Although it is true that the starting point for NIR already have one extra instruction compared with IR, that extra one gets optimized on following steps. What caught my attention was the difference between what happens with the instruction #1 on the IR case, compared with the equivalent instruction #2 on the NIR case (the add). On the IR case, copy propagation is able to propagate attr18 from the previous instruction. So is easy to see that this could be simplified on following optimization steps. But that doesn’t happen on the NIR case. On NIR, instruction #2 after the copy propagation remains the same.

So I started to take a look to the implementation of the copy propagation optimization code (here). Without entering into details, this pass analyses each instruction, comparing them with the previous ones in order to know if it can do a copy propagation. So I looked why with that specific instruction the pass concludes that it can’t be done. At this point you could use gdb, but I used some extra printfs (sometimes they are useful too).
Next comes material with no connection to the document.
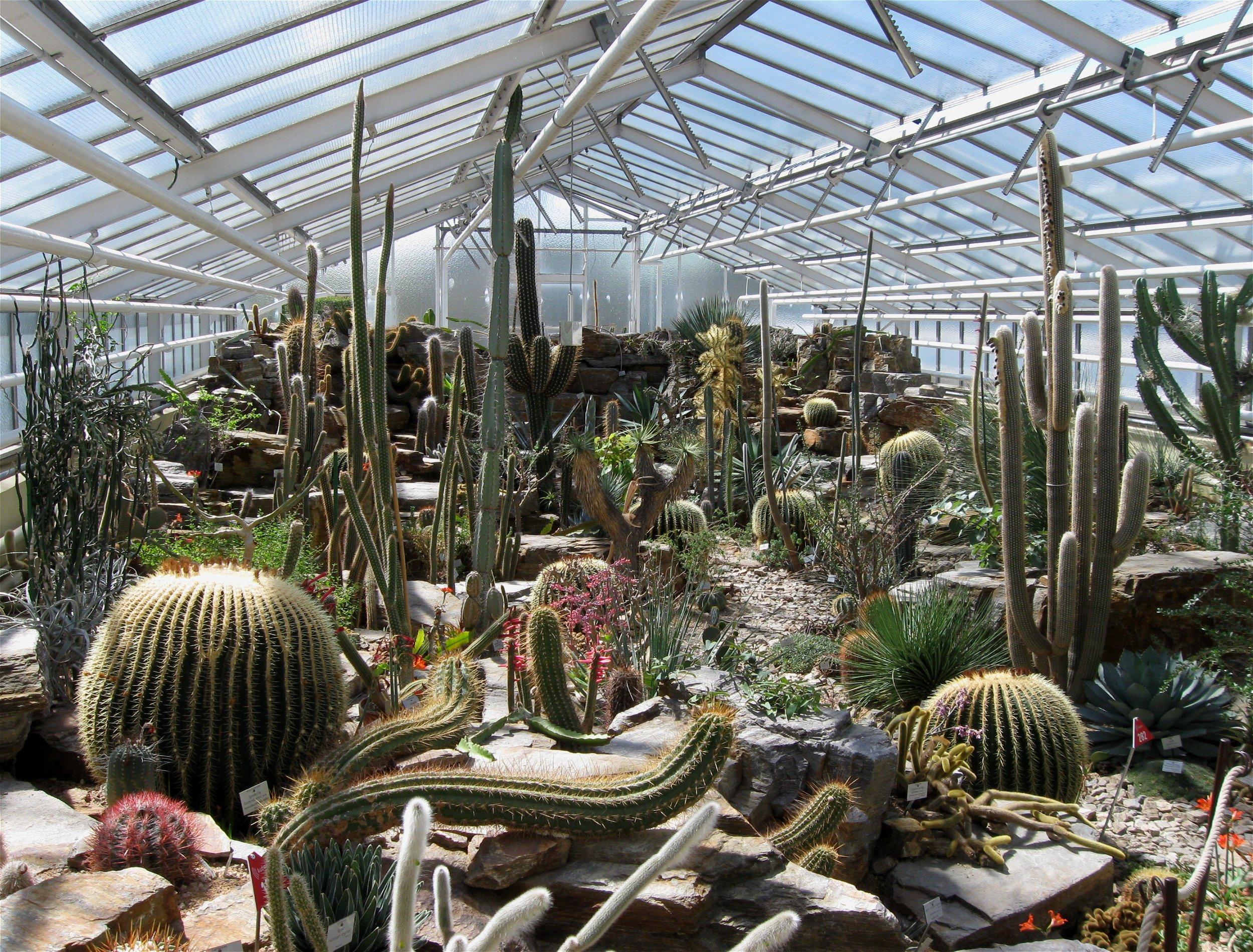 Botanischer Garten München | openbm.info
So I find the check that rejected that instruction:

bool has_source_modifiers = value.negate || value.abs;

<skip>

if (has_source_modifiers && value.type != inst->src[arg].type)
    return false;

That means that if the source of the previous instruction you are checking against is negated (or has an abs), and the types are different, you can’t do the propagation. This makes sense, because negation is different on different types. If we go back to check the shader assembly output, we find that it is true that the types (those F, D and UD just after the registers) are different between the IR and the NIR case. Why we didn’t worry before? Why this was not failing on any piglit test? Well, because if you take a look more carefully, the instructions that had different types are the movs. In both cases, the type is correct on the add instruction. And in a mov, the type is somewhat irrelevant. You are just moving raw data from one place to the other. It is important on the ALU operation. But in any case, it is true that the type is wrong on those registers (compared with the original GLSL code), and as we are seeing, is causing some problems on the optimization passes. So next step: check where those types are filled.
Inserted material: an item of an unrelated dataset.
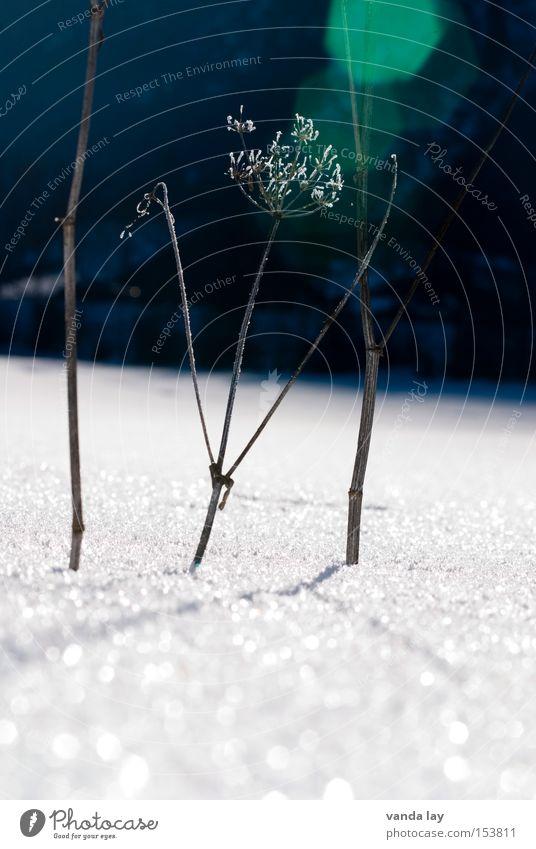 Im Licht Pflanze Winter kalt Schnee Eis Frost dünn Vergänglichkeit vertrocknet getrocknet Blendenfleck Doldenblüte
Searching a little on the code, and using gdb this time, this is done on the function nir_setup_uniforms at brw_vec4_nir.cpp,while creating a source register variable. But curiously it is using the type that came from NIR:

src_reg src = src_reg(ATTR, var->data.location + i, var->type);

and printing out the content of var->type with gdb, it properly shows the type used at the GLSL code. If we go deeper to the src_reg constructor:

src_reg::src_reg(register_file file, int reg, const glsl_type *type)
{
    init();

    this->file = file;
    this->reg = reg;
    if (type && (type->is_scalar() || type->is_vector() || type->is_matrix()))
        this->swizzle = brw_swizzle_for_size(type->vector_elements);
    else
        this->swizzle = BRW_SWIZZLE_XYZW;
}

We see that the type is only used to fill the swizzle. But if we compare this to the equivalent code for a destination register:

dst_reg::dst_reg(register_file file, int reg, const glsl_type *type,
unsigned writemask)
{
    init();

    this->file = file;
    this->reg = reg;
    this->type = brw_type_for_base_type(type);
    this->writemask = writemask;
}

dst_reg is is also filling internally the type, something src_reg is not doing. So at this point the patch is straightforward. It is just fill src_reg->type using the constructor type parameter. The patch was approved and is already on master.

Coming up next

At the end, I didn’t need to improve at all any of the optimization passes, as the bug was elsewhere, but the debugging steps for this work are still the same. In fact it was the usual bug that was harder to find (for simplicity I summarized the triaging) that to solve. For the next blog post, I will explain how I worked on another instruction count regression, somewhat more complex, that needed a change on one of the optimization passes.